Um estudo internacional de grande porte não encontrou relação causal entre o uso de antidepressivos antes ou durante a gravidez e o desenvolvimento de transtornos do neurodesenvolvimento, como autismo ou TDAH, em crianças. A pesquisa, publicada na revista The Lancet Psychiatry, analisou dados de mais de 648 mil gestações com exposição a antidepressivos e cerca de 25 milhões sem exposição.
A investigação, conduzida por pesquisadores da Universidade de Hong Kong e outras instituições globais, revisou 37 estudos de alta qualidade selecionados entre quase 2 mil pesquisas avaliadas. Os cientistas consideraram fatores como histórico de saúde mental materna, genética familiar e dosagem dos medicamentos para garantir a precisão dos resultados.
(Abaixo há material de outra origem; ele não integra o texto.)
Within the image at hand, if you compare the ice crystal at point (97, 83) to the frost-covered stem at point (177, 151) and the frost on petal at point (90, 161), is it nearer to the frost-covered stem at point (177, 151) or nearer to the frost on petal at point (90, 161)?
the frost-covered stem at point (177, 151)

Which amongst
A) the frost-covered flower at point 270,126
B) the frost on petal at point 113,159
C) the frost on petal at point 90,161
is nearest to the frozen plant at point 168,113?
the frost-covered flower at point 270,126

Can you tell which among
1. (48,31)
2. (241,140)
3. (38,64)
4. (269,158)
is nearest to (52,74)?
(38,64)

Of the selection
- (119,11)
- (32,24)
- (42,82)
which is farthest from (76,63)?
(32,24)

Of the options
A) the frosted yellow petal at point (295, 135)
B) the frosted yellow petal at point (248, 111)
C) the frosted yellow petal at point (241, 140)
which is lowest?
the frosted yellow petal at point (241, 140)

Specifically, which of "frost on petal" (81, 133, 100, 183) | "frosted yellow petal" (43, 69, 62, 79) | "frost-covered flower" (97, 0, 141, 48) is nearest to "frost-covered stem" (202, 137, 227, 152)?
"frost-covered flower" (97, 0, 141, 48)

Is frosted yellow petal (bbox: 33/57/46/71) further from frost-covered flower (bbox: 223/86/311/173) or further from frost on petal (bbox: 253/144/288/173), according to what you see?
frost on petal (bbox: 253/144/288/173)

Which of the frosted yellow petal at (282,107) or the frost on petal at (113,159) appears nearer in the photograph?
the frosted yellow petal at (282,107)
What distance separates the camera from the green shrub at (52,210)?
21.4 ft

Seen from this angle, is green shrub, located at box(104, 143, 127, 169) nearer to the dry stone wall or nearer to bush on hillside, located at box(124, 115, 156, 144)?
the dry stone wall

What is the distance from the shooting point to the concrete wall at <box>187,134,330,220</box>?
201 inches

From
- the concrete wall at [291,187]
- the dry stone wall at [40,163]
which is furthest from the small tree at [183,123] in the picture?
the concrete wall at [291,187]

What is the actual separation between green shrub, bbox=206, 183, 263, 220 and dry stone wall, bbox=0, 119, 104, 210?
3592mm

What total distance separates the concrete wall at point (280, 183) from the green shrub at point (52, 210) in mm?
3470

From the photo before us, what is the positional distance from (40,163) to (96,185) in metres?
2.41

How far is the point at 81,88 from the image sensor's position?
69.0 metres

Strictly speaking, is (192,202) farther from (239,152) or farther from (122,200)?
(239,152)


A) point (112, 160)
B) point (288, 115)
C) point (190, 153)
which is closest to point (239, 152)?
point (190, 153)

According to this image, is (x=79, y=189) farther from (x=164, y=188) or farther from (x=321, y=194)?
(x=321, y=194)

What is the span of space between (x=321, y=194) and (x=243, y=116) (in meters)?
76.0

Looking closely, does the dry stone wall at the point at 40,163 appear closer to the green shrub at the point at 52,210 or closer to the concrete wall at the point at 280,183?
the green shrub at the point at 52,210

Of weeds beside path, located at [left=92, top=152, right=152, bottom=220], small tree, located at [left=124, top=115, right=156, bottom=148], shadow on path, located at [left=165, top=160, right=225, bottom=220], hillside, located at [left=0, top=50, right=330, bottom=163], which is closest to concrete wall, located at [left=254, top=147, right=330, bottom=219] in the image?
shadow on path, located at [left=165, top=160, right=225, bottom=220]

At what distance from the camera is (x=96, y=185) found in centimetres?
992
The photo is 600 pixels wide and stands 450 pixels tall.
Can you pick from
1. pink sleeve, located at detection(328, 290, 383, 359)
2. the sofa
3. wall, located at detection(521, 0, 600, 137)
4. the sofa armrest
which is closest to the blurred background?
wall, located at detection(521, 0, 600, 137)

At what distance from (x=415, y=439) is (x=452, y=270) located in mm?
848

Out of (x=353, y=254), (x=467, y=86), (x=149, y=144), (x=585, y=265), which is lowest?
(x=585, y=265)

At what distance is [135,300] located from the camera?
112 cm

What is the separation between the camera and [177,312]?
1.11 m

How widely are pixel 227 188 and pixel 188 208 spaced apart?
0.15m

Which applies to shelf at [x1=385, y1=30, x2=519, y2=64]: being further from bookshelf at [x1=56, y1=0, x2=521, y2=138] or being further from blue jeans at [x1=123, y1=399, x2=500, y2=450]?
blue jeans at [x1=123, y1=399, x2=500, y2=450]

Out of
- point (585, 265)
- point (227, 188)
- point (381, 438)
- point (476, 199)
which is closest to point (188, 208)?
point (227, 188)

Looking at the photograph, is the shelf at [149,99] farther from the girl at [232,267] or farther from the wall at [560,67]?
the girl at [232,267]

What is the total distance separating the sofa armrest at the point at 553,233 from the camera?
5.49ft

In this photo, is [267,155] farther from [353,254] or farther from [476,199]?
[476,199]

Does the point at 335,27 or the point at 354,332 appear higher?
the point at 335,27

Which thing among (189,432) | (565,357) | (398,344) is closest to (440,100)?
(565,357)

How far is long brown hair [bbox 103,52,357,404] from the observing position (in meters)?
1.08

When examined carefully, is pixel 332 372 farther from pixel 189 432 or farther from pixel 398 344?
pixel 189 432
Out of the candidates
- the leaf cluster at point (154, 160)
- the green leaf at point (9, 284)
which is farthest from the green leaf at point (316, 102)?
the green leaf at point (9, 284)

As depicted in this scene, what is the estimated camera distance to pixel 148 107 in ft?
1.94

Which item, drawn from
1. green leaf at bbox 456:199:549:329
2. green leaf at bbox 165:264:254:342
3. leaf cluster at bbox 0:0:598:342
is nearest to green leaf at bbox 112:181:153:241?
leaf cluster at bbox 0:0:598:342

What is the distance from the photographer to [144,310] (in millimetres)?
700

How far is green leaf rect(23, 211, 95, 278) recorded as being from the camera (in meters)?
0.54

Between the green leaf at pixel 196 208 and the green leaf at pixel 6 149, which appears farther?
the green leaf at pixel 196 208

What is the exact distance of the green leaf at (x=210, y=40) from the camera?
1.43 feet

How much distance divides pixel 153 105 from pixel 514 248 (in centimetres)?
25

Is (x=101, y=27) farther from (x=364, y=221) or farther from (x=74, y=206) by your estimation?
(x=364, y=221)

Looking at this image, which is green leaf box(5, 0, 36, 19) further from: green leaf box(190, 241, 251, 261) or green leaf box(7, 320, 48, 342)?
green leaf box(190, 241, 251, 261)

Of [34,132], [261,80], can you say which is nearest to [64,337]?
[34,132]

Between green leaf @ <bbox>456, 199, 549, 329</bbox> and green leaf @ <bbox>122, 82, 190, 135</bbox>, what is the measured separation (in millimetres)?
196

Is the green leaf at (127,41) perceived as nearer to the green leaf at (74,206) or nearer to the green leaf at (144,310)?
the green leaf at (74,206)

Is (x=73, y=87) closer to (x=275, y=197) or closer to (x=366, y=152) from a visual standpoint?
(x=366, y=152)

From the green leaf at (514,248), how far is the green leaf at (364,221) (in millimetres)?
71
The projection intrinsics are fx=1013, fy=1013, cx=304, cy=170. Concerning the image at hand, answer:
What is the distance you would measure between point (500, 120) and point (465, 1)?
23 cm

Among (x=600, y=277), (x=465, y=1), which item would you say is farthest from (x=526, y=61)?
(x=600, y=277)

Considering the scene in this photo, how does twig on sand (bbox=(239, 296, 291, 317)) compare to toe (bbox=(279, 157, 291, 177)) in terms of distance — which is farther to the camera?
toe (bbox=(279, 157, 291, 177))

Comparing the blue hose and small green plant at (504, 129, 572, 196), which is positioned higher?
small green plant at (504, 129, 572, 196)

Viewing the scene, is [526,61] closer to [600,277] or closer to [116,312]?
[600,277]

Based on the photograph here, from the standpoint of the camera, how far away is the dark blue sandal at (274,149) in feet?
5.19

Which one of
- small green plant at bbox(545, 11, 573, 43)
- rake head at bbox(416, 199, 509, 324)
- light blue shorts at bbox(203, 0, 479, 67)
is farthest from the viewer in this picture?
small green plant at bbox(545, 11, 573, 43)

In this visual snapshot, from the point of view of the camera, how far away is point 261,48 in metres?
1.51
Embora tenha sido observado um pequeno aumento no risco de TDAH e autismo em crianças cujas mães usaram antidepressivos durante a gestação, os pesquisadores concluíram que esse aumento não é diretamente causado pelos medicamentos. Segundo o estudo, a associação parece estar mais relacionada a fatores genéticos ou ambientais do que ao uso de antidepressivos.
Depressão não tratada oferece riscos maiores
Os especialistas destacam que a depressão não tratada durante a gravidez pode trazer sérios riscos tanto para a gestante quanto para o bebê. Estima-se que cerca de 10% das gestantes sofram com depressão, condição que, se não controlada, pode levar a complicações como parto prematuro, baixo peso ao nascer e problemas no desenvolvimento infantil.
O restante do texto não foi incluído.